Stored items

** begin **

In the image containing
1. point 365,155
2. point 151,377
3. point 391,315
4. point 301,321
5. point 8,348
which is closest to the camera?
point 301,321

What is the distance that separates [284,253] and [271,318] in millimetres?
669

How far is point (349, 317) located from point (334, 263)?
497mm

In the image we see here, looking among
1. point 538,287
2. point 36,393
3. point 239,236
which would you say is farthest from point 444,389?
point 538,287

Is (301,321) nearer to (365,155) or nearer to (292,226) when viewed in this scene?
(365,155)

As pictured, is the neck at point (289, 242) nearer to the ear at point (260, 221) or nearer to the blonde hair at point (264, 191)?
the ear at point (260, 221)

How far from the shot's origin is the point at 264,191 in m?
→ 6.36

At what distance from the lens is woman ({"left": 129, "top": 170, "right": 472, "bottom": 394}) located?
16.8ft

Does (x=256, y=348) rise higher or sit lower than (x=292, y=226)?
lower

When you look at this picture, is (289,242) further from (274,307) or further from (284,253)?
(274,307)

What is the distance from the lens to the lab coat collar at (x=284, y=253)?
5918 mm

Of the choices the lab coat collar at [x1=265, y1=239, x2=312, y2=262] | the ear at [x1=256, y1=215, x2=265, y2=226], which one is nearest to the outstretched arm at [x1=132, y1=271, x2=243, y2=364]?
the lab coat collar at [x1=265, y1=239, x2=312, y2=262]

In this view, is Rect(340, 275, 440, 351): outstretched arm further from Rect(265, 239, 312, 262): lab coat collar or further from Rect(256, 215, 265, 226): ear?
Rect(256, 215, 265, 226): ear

** end **

* **Short task**: Rewrite all of the records above, substituting "extended arm" for every occurrence of "outstretched arm" and leaving the rest unchanged.

* **Solution to this exercise**:
In the image containing
1. point 365,155
2. point 151,377
3. point 391,315
4. point 301,321
5. point 8,348
which is closest to the camera?
point 301,321

What is the distance that separates [284,253] and [271,318] in millimetres?
669

How far is point (349, 317) located from point (334, 263)?
497mm

In the image we see here, looking among
1. point 538,287
2. point 36,393
3. point 239,236
which would you say is farthest from point 444,389?
point 538,287

Is (301,321) nearer to (365,155) or nearer to (292,226) when viewed in this scene?
(365,155)

As pictured, is the neck at point (289, 242) nearer to the ear at point (260, 221) or nearer to the blonde hair at point (264, 191)?
the ear at point (260, 221)

How far from the shot's origin is the point at 264,191 in m?
→ 6.36

At what distance from the lens is woman ({"left": 129, "top": 170, "right": 472, "bottom": 394}) located?
16.8ft

Does (x=256, y=348) rise higher or sit lower than (x=292, y=226)?
lower

When you look at this picture, is (289,242) further from (274,307) or further from (284,253)?
(274,307)

What is the distance from the lens to the lab coat collar at (x=284, y=253)?
5918 mm

Of the choices the lab coat collar at [x1=265, y1=239, x2=312, y2=262] | the ear at [x1=256, y1=215, x2=265, y2=226], which one is nearest to the extended arm at [x1=132, y1=271, x2=243, y2=364]?
the lab coat collar at [x1=265, y1=239, x2=312, y2=262]

In this view, is Rect(340, 275, 440, 351): extended arm further from Rect(265, 239, 312, 262): lab coat collar or further from Rect(256, 215, 265, 226): ear?
Rect(256, 215, 265, 226): ear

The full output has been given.